Stored items:
--

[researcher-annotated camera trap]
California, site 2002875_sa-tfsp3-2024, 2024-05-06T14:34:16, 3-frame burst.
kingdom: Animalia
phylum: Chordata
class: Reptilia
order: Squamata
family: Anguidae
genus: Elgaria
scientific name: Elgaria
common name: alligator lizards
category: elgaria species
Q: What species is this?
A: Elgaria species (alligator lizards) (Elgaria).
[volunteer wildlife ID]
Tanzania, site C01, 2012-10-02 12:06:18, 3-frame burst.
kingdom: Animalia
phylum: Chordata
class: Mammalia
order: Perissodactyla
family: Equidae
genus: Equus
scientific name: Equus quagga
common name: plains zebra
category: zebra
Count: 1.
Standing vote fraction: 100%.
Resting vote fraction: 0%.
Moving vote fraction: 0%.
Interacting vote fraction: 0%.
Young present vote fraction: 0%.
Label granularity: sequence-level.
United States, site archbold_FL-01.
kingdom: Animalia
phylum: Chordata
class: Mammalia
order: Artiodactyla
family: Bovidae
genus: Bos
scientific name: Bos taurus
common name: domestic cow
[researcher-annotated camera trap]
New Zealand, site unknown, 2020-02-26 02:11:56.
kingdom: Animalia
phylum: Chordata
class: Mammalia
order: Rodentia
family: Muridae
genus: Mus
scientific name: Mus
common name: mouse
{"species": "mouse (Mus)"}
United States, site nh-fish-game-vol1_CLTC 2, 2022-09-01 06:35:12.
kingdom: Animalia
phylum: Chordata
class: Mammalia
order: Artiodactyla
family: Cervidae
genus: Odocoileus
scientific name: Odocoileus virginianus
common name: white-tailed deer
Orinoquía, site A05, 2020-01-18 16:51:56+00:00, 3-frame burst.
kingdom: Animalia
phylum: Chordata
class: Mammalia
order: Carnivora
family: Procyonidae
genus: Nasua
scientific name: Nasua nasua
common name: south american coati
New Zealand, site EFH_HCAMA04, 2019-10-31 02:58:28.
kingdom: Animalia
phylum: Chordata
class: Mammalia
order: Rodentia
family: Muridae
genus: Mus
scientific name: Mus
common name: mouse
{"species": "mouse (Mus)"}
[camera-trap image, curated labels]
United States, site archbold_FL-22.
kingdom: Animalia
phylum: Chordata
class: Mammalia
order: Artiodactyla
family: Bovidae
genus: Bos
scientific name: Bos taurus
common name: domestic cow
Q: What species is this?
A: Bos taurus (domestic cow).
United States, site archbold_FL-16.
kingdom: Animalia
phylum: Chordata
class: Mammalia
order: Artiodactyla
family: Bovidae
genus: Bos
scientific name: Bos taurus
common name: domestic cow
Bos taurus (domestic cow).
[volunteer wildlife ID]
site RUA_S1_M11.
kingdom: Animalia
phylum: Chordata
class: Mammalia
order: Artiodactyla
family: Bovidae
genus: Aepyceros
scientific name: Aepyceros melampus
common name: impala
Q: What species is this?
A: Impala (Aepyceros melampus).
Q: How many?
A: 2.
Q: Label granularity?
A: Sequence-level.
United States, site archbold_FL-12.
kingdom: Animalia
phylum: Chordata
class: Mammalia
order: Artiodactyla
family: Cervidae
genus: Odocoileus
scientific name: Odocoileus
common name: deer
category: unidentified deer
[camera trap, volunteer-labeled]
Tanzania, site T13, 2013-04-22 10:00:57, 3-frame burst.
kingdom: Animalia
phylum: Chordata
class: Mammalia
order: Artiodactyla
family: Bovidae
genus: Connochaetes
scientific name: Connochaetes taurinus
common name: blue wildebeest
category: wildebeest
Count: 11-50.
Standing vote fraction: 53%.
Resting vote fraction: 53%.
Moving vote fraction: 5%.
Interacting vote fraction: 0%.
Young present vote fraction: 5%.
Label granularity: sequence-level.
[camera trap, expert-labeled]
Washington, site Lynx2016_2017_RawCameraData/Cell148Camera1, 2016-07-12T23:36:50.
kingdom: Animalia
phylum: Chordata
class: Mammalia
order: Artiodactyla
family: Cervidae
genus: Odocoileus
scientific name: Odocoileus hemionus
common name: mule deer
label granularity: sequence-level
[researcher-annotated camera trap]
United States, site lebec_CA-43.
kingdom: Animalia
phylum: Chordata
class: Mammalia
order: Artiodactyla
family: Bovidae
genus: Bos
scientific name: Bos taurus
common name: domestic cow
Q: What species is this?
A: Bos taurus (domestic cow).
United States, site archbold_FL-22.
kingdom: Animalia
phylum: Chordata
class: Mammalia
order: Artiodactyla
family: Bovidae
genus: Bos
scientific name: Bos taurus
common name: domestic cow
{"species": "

--

◆ **Task directions**:
Transcribe the entries exactly, and make each line match the original.

◆ **Reply**:
[researcher-annotated camera trap]
California, site 2002875_sa-tfsp3-2024, 2024-05-06T14:34:16, 3-frame burst.
kingdom: Animalia
phylum: Chordata
class: Reptilia
order: Squamata
family: Anguidae
genus: Elgaria
scientific name: Elgaria
common name: alligator lizards
category: elgaria species
Q: What species is this?
A: Elgaria species (alligator lizards) (Elgaria).
[volunteer wildlife ID]
Tanzania, site C01, 2012-10-02 12:06:18, 3-frame burst.
kingdom: Animalia
phylum: Chordata
class: Mammalia
order: Perissodactyla
family: Equidae
genus: Equus
scientific name: Equus quagga
common name: plains zebra
category: zebra
Count: 1.
Standing vote fraction: 100%.
Resting vote fraction: 0%.
Moving vote fraction: 0%.
Interacting vote fraction: 0%.
Young present vote fraction: 0%.
Label granularity: sequence-level.
United States, site archbold_FL-01.
kingdom: Animalia
phylum: Chordata
class: Mammalia
order: Artiodactyla
family: Bovidae
genus: Bos
scientific name: Bos taurus
common name: domestic cow
[researcher-annotated camera trap]
New Zealand, site unknown, 2020-02-26 02:11:56.
kingdom: Animalia
phylum: Chordata
class: Mammalia
order: Rodentia
family: Muridae
genus: Mus
scientific name: Mus
common name: mouse
{"species": "mouse (Mus)"}
United States, site nh-fish-game-vol1_CLTC 2, 2022-09-01 06:35:12.
kingdom: Animalia
phylum: Chordata
class: Mammalia
order: Artiodactyla
family: Cervidae
genus: Odocoileus
scientific name: Odocoileus virginianus
common name: white-tailed deer
Orinoquía, site A05, 2020-01-18 16:51:56+00:00, 3-frame burst.
kingdom: Animalia
phylum: Chordata
class: Mammalia
order: Carnivora
family: Procyonidae
genus: Nasua
scientific name: Nasua nasua
common name: south american coati
New Zealand, site EFH_HCAMA04, 2019-10-31 02:58:28.
kingdom: Animalia
phylum: Chordata
class: Mammalia
order: Rodentia
family: Muridae
genus: Mus
scientific name: Mus
common name: mouse
{"species": "mouse (Mus)"}
[camera-trap image, curated labels]
United States, site archbold_FL-22.
kingdom: Animalia
phylum: Chordata
class: Mammalia
order: Artiodactyla
family: Bovidae
genus: Bos
scientific name: Bos taurus
common name: domestic cow
Q: What species is this?
A: Bos taurus (domestic cow).
United States, site archbold_FL-16.
kingdom: Animalia
phylum: Chordata
class: Mammalia
order: Artiodactyla
family: Bovidae
genus: Bos
scientific name: Bos taurus
common name: domestic cow
Bos taurus (domestic cow).
[volunteer wildlife ID]
site RUA_S1_M11.
kingdom: Animalia
phylum: Chordata
class: Mammalia
order: Artiodactyla
family: Bovidae
genus: Aepyceros
scientific name: Aepyceros melampus
common name: impala
Q: What species is this?
A: Impala (Aepyceros melampus).
Q: How many?
A: 2.
Q: Label granularity?
A: Sequence-level.
United States, site archbold_FL-12.
kingdom: Animalia
phylum: Chordata
class: Mammalia
order: Artiodactyla
family: Cervidae
genus: Odocoileus
scientific name: Odocoileus
common name: deer
category: unidentified deer
[camera trap, volunteer-labeled]
Tanzania, site T13, 2013-04-22 10:00:57, 3-frame burst.
kingdom: Animalia
phylum: Chordata
class: Mammalia
order: Artiodactyla
family: Bovidae
genus: Connochaetes
scientific name: Connochaetes taurinus
common name: blue wildebeest
category: wildebeest
Count: 11-50.
Standing vote fraction: 53%.
Resting vote fraction: 53%.
Moving vote fraction: 5%.
Interacting vote fraction: 0%.
Young present vote fraction: 5%.
Label granularity: sequence-level.
[camera trap, expert-labeled]
Washington, site Lynx2016_2017_RawCameraData/Cell148Camera1, 2016-07-12T23:36:50.
kingdom: Animalia
phylum: Chordata
class: Mammalia
order: Artiodactyla
family: Cervidae
genus: Odocoileus
scientific name: Odocoileus hemionus
common name: mule deer
label granularity: sequence-level
[researcher-annotated camera trap]
United States, site lebec_CA-43.
kingdom: Animalia
phylum: Chordata
class: Mammalia
order: Artiodactyla
family: Bovidae
genus: Bos
scientific name: Bos taurus
common name: domestic cow
Q: What species is this?
A: Bos taurus (domestic cow).
United States, site archbold_FL-22.
kingdom: Animalia
phylum: Chordata
class: Mammalia
order: Artiodactyla
family: Bovidae
genus: Bos
scientific name: Bos taurus
common name: domestic cow
{"species": "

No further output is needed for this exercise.